Note
This forecast placed fifth in the VN1 Sales Forecasting Competition.
This project focuses on creating accurate sales forecasts using a mixture of statistical, machine learning, and foundation models, integrated through an ensemble approach. The pipeline is built using Kedro.
Ensure all required dependencies are installed. The depenedencies are defines in the pyproject.toml
file.
If you use rye
to manage your environment, you can install the dependencies by running:
rye sync
This will synchronize and install the dependencies as specified in the project's configuration file.
Place the raw data files in the data/01_raw
directory. The expected files are:
Phase 0 - Price.csv
Phase 0 - Sales.csv
Phase 1 - Price.csv
Phase 1 - Sales.csv
Make sure these files are correctly named and formatted as they are essential for the pipeline to run successfully.
If you use a M-Chip Macs you need to set the following environment variables. They are also specifies in in .env
.
export KEDRO_DISABLE_TELEMETRY=1
export PYTORCH_ENABLE_MPS_FALLBACK=1
On the M-Chip Macs there is also a known issue with lightgbm
multithreading.
This will manifest in an error when importing lighgbm
.
You may need to reinstall a new version of libomp
with
# Uninstall libomp if it was previous installed
brew uninstall -f libomp
wget https://raw.githubusercontent.com/Homebrew/homebrew-core/fb8323f2b170bd4ae97e1bac9bf3e2983af3fdb0/Formula/libomp.rb
brew install libomp.rb
rm libomp.rb
Execute the pipeline with the following command. Because the pipeline is quite large, it will take approximately 1 hour to complete.
kedro run
This will process the data and run all necessary transformations, model training, and evaluation steps.
The results, including forecasts, will be saved in the data/09_submissions
directory. The final model output will be stored as divineoptimizedweightsensemble.csv
.
The final forecast, called the "Divine Optimized Weights Ensemble," is created through a combination of different modeling techniques. The ensemble combines statistical models, machine learning models, and foundation models to optimize performance according to the competition metric.

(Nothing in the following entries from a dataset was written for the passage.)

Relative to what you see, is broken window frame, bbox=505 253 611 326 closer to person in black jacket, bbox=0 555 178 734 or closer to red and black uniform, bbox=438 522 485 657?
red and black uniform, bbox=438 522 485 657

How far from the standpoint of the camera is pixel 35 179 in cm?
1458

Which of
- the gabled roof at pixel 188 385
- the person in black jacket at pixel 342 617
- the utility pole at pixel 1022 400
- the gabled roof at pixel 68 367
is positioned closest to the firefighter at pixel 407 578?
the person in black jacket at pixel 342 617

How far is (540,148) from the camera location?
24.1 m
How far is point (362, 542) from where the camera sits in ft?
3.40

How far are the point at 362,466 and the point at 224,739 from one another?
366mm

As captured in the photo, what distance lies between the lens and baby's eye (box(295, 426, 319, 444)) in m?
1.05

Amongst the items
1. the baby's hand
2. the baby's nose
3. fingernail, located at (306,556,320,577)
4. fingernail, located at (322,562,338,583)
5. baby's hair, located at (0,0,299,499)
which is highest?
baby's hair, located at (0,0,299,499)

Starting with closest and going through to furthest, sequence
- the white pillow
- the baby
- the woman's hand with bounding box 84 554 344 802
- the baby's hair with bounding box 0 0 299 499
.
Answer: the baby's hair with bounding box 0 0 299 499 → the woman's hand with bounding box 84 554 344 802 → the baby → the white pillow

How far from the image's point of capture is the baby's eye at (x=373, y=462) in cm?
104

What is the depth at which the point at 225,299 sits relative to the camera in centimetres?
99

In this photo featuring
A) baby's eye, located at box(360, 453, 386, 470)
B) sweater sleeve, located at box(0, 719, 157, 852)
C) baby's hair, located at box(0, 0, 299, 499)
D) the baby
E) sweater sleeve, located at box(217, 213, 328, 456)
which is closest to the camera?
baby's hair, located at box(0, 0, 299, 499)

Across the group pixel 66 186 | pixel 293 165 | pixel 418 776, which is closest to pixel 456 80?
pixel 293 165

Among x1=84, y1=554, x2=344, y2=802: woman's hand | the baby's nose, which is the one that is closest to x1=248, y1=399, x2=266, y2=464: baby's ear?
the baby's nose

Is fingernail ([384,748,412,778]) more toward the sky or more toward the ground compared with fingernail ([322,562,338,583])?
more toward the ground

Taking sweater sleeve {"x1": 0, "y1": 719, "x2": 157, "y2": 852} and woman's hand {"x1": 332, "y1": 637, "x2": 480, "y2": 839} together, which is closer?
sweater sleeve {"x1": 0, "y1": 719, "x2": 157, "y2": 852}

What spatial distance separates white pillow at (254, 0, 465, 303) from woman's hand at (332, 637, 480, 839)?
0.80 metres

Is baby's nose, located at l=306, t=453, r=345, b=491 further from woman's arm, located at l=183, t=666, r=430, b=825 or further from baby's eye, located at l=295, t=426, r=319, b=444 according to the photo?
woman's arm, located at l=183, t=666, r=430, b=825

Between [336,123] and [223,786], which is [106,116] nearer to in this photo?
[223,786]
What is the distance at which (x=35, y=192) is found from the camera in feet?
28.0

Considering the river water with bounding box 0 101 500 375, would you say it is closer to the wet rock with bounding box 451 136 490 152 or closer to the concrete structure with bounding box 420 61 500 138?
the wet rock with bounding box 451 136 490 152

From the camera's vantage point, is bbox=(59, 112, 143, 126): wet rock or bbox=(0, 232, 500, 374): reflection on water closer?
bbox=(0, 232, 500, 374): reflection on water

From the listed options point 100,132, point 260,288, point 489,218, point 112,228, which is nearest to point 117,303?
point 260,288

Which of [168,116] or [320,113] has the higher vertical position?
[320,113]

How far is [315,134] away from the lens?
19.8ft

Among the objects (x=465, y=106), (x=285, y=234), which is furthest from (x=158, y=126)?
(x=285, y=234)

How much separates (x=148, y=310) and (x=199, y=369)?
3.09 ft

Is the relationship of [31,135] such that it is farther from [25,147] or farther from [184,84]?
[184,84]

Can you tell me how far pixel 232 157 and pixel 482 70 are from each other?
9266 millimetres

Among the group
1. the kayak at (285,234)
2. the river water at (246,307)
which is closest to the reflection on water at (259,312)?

A set of candidate models is trained on the data. These models include:
ZeroModel
WindowAverage
SeasonalNaive
CrostonOptimized
IMAPA
AutoETS
SimpleExponentialSmoothingOptimized
OptimizedTheta
DynamicOptimizedTheta
AutoMFLES
LightGBMRegressorRecursive
LightGBMRegressorDirect
TimesFM
The "Optimal Weights Ensemble" method combines predictions from multiple models by learning the optimal weights that minimize the competition metric. This approach ensures that the final forecast leverages the strengths of each individual model.
"Divine Intervention" involves manual adjustments to the forecast to enhance the competition metric further. It includes:
-
Time Series Classification: Each time series is categorized into one of the following classes:
train_zero
: Series where the last 12 months of sales are all zero. The forecast is set to zero.seasonal
: Series with a seasonal score greater than 0.5. The forecast uses theSeasonalNaive
model.regular
: All other series. The forecast uses the "Optimal Weights Ensemble" model.
-
Manual Adjustments: Specific series (identified by IDs) are manually adjusted to refine the forecasts and improve accuracy based on domain knowledge.
The code follows uses the kedro
framework to structure the project.
It uses several kedro
pipelines to process data, train models, and generate forecasts.
A basic introduction to kedro
can be found here.
The code is structured into the following pipelines in src/vn1_sales_forecast/pipelines
as follows:
- Preprocessing
- data_wrangling: Prepares and cleans the raw data for further processing.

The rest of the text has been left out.